Counting from the line that holds "Ingericht kerstboom spiegel", return each line exactly, through and including the last line of the entries.
Segment Start: Given entries
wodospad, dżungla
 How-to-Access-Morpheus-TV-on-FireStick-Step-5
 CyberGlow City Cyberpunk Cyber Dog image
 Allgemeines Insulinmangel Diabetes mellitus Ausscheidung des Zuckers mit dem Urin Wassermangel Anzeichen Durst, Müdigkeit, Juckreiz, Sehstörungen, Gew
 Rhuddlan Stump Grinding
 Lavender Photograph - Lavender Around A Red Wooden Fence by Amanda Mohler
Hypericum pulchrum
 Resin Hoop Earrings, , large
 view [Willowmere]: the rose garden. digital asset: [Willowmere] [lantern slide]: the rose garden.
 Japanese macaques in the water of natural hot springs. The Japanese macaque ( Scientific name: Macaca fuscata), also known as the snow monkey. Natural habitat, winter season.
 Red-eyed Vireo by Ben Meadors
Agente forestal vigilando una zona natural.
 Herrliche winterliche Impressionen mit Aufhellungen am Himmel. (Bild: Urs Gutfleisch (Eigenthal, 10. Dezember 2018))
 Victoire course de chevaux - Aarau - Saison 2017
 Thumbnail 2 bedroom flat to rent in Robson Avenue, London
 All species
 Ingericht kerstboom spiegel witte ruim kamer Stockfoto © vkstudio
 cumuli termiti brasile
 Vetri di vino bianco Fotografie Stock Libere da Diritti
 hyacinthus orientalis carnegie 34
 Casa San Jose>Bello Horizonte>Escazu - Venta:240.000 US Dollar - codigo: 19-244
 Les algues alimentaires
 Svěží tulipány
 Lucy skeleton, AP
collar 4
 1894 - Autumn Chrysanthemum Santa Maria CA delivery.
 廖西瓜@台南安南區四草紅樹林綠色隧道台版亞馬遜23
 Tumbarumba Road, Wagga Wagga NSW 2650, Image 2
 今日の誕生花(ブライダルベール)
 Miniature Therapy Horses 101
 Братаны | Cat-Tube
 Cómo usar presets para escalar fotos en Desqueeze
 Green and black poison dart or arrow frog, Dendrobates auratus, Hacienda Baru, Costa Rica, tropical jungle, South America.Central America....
Segment End: Given entries
_Response_:
 Ingericht kerstboom spiegel witte ruim kamer Stockfoto © vkstudio
 cumuli termiti brasile
 Vetri di vino bianco Fotografie Stock Libere da Diritti
 hyacinthus orientalis carnegie 34
 Casa San Jose>Bello Horizonte>Escazu - Venta:240.000 US Dollar - codigo: 19-244
 Les algues alimentaires
 Svěží tulipány
 Lucy skeleton, AP
collar 4
 1894 - Autumn Chrysanthemum Santa Maria CA delivery.
 廖西瓜@台南安南區四草紅樹林綠色隧道台版亞馬遜23
 Tumbarumba Road, Wagga Wagga NSW 2650, Image 2
 今日の誕生花(ブライダルベール)
 Miniature Therapy Horses 101
 Братаны | Cat-Tube
 Cómo usar presets para escalar fotos en Desqueeze
 Green and black poison dart or arrow frog, Dendrobates auratus, Hacienda Baru, Costa Rica, tropical jungle, South America.Central America....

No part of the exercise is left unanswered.